With Duda’s electoral victory, a continuation of close Polish-American relations seems to have no obstacle in its way. The Polish government is dependent on the United States as a partner in every respect – on the one hand because of well-considered strategic calculations, but also because of its largely self-inflicted isolation within the EU It may be possible that Poland will succeed in capitalising on its envisaged role as mediator between the US and Europe. However, all such considerations are subject to the condition that Trump is re-elected in the upcoming American presidential elections in November of this year.

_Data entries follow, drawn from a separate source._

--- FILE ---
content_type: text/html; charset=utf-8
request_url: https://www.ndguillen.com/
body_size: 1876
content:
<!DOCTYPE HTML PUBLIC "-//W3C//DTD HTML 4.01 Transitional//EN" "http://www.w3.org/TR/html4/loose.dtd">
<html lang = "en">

There is no doubt that another Trump victory would be good news for Warsaw. The situation will likely be different if the Democrat Joe Biden were to succeed: Biden is probably far more critical than Donald Trump of the ongoing restructuring of the Polish judicial system, and a Biden administration would soon endeavor to tie in with old partnerships, especially improving the currently tense relations between the US and states such as Germany and France. In such a scenario, Poland would appear to be more dispensable as a strategic partner of the US in Europe. By November at the latest, this should reveal whether Poland's risky foreign policy calculations have worked out, or whether they have ultimately been miscalculated.